## TASK TO COMPLETE
Pick up the worked silver bromide problem at its last sentence and continue the explanation from there.

## PAGE EXTRACT
= = = = =

Question

Suppose 6.54g of potassium bromide is dissolved in 50.mL of a 0.70 M aqueous solution of silver nitrate. Calculate the final molarity of bromide anion in the solution. You can assume the volume of the solution doesn't change when the potassium bromide is dissolved in it.

Answer 1

Answer:

[$Br^{-}$]=0.4M

Explanation:

When you add bromide to a silver nitrate solution, silver bromide can be produced. It depends of the reactants concentration.

$Br^{-} + Ag^{+}$⇄$AgBr$ Kps for this reaction is $K= 5x10^{-13}$, this constant indicates if the reaction can happen spontaneously or not. in this case, a small value of Kps means that precipitate can be formed.

Now we need to know if our conditions are enough to form that precipitate.

= = = = =

## DATA ROWS
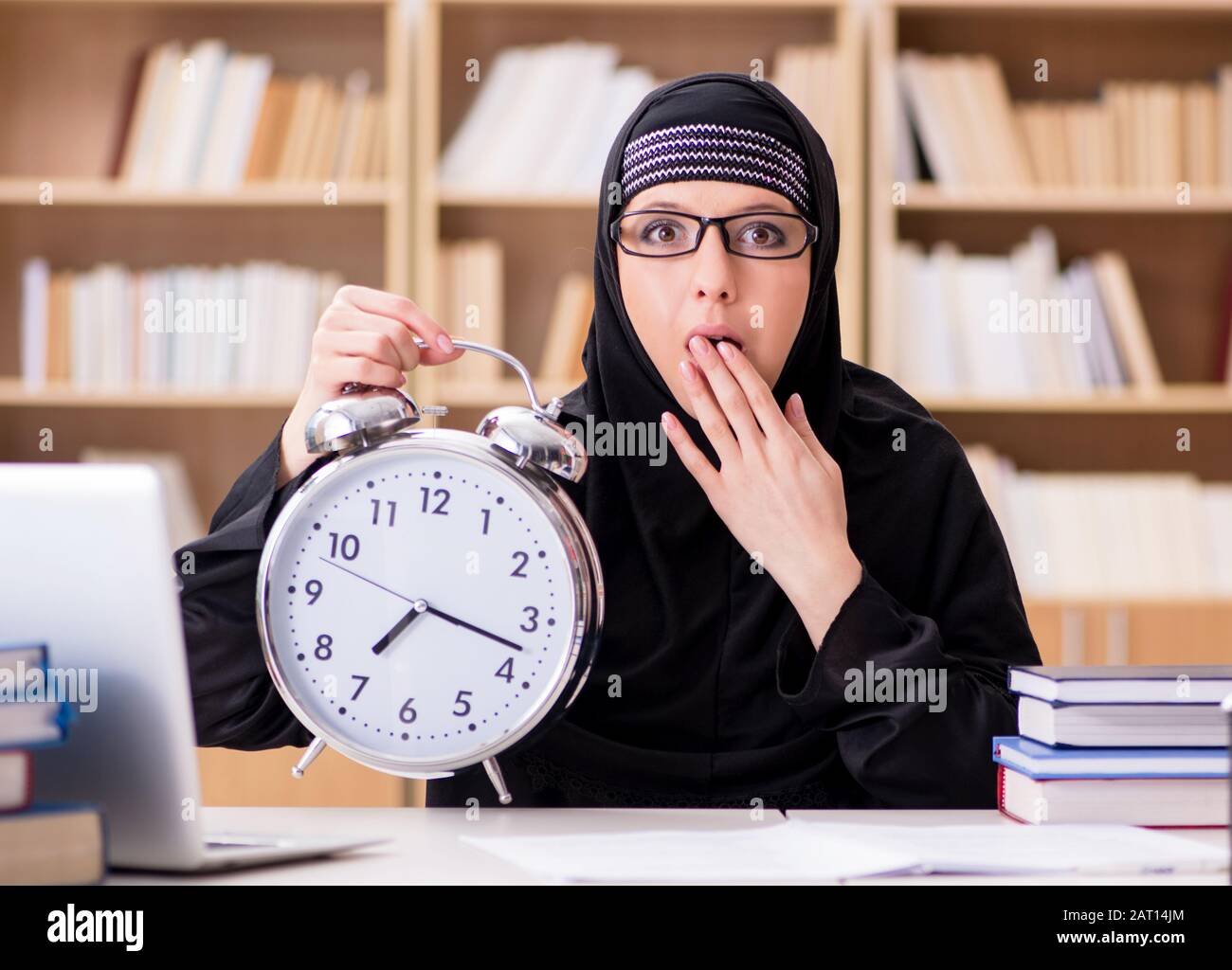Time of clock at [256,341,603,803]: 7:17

= = = = =

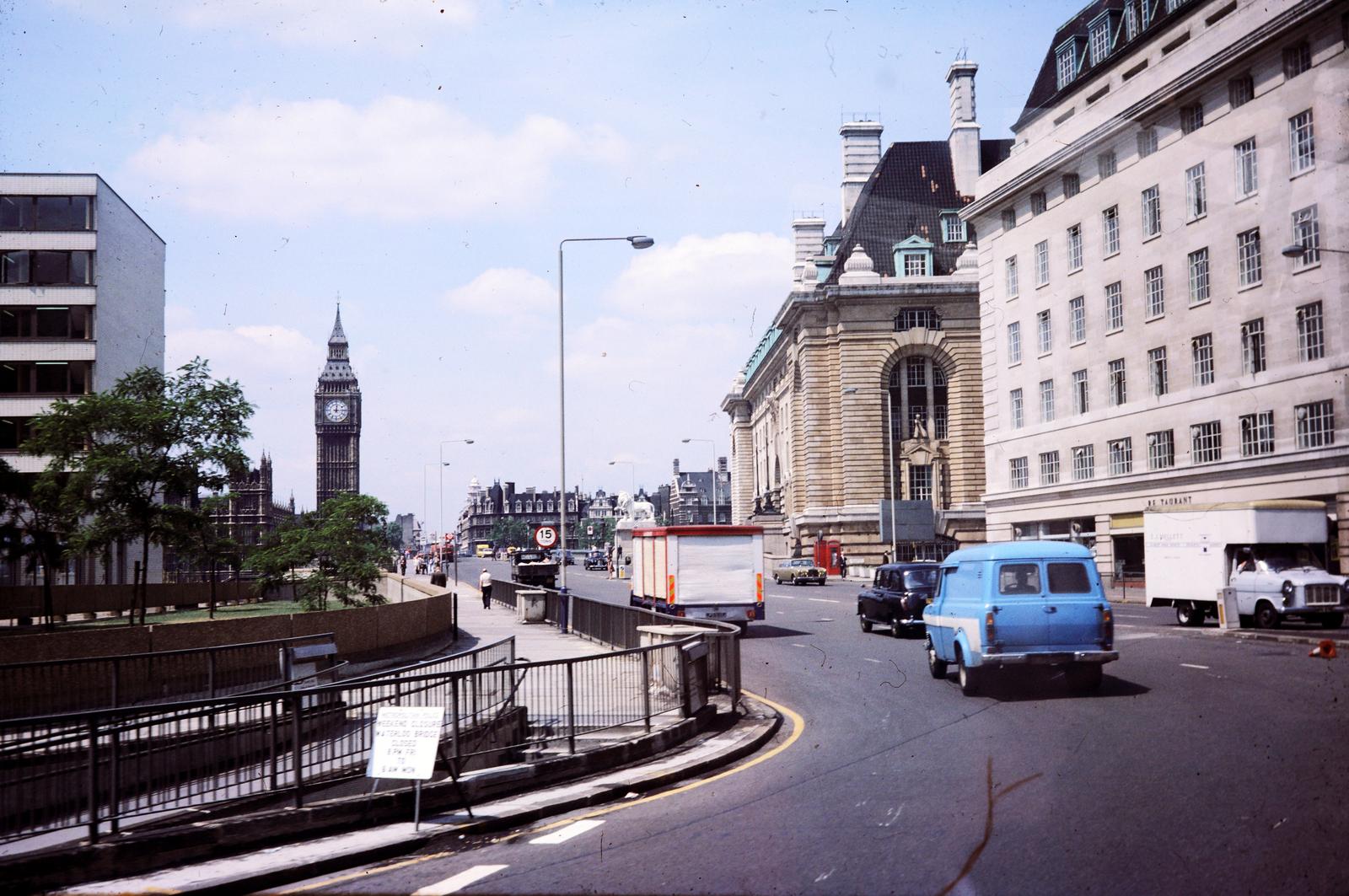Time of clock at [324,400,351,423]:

= = = = =

## EXERCISE RESPONSE
$[Br^{-}]=6.54gKBr.\frac{1molKBr}{119gKBr}.\frac{1molBr^{-} }{1molKBr} .\frac{1}{0.05L} =1.10M$

$Qps=[Br^{-}][Ag^{+}]$=$0.70x1.10=0.77$

Due to Qsp>Ksp precipitate will be formed. notice that reaction will go on until silver has been consumed completely, silver is limiting reagent.

moles of bromide remainig =total moles of bromide-moles of bromide that reacts

moles of bromide that reacts are the same number of moles from silver beacause in reaction the mole ratio is 1:1.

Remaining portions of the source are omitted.